** Data excerpts follows **

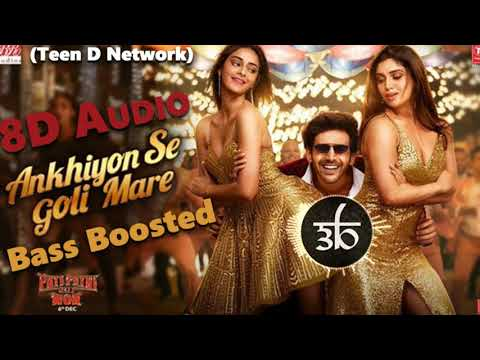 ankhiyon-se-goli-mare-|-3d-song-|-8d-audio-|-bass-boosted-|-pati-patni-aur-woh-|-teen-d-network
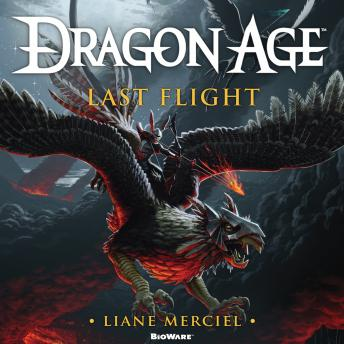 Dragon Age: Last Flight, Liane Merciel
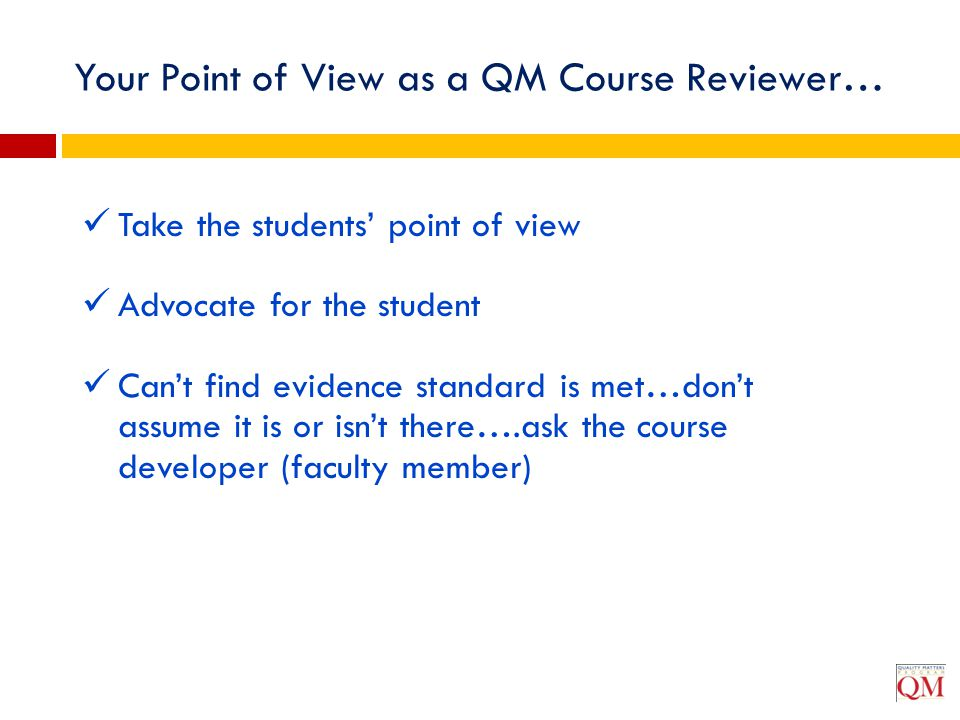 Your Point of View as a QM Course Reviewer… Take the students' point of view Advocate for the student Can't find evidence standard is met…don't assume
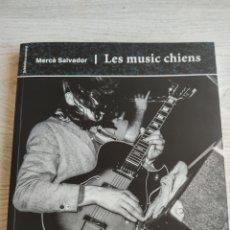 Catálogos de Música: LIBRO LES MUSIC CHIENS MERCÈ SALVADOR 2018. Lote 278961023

** End of Data excerpts **
** Data excerpts follows **

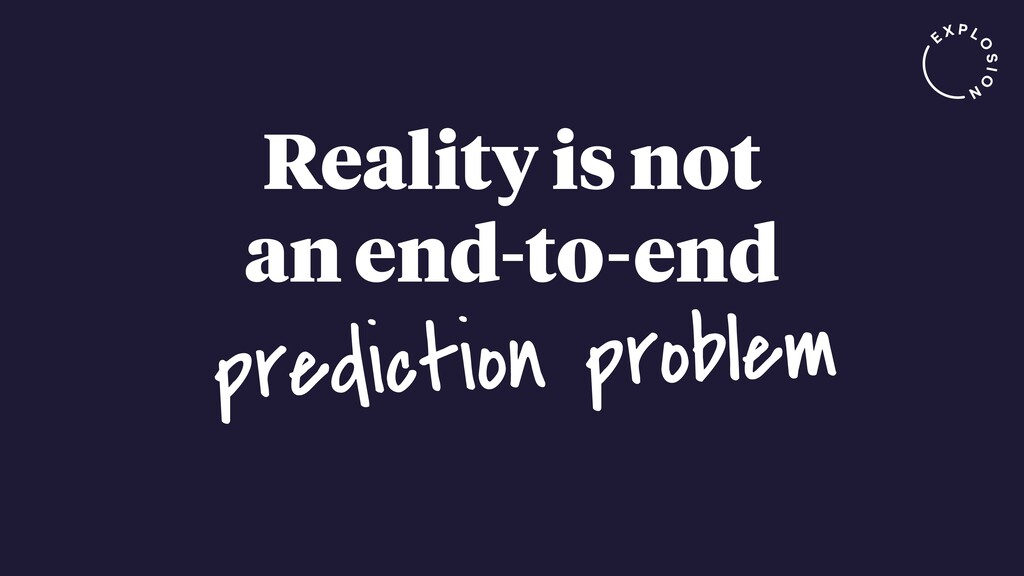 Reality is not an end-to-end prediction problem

** End of Data excerpts **
** Data excerpts follows **

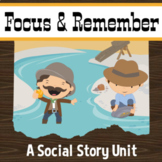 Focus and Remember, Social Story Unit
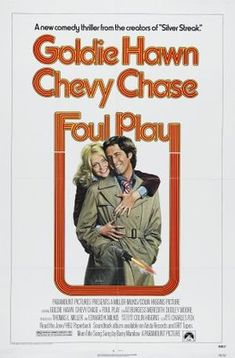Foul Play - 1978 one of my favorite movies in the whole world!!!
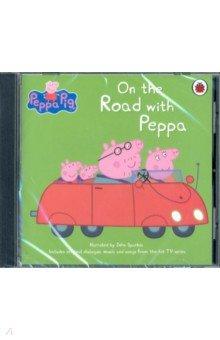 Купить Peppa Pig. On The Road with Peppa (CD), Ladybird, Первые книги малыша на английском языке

** End of Data excerpts **

**Directions:** From the records above, extract the lines from the one holding "Focus and Remember, Social Story Unit" through the one holding "Купить Peppa Pig.", word for word; omit the pictures.

**Solution for this exercise:**
 Focus and Remember, Social Story Unit
Foul Play - 1978 one of my favorite movies in the whole world!!!
 Купить Peppa Pig. On The Road with Peppa (CD), Ladybird, Первые книги малыша на английском языке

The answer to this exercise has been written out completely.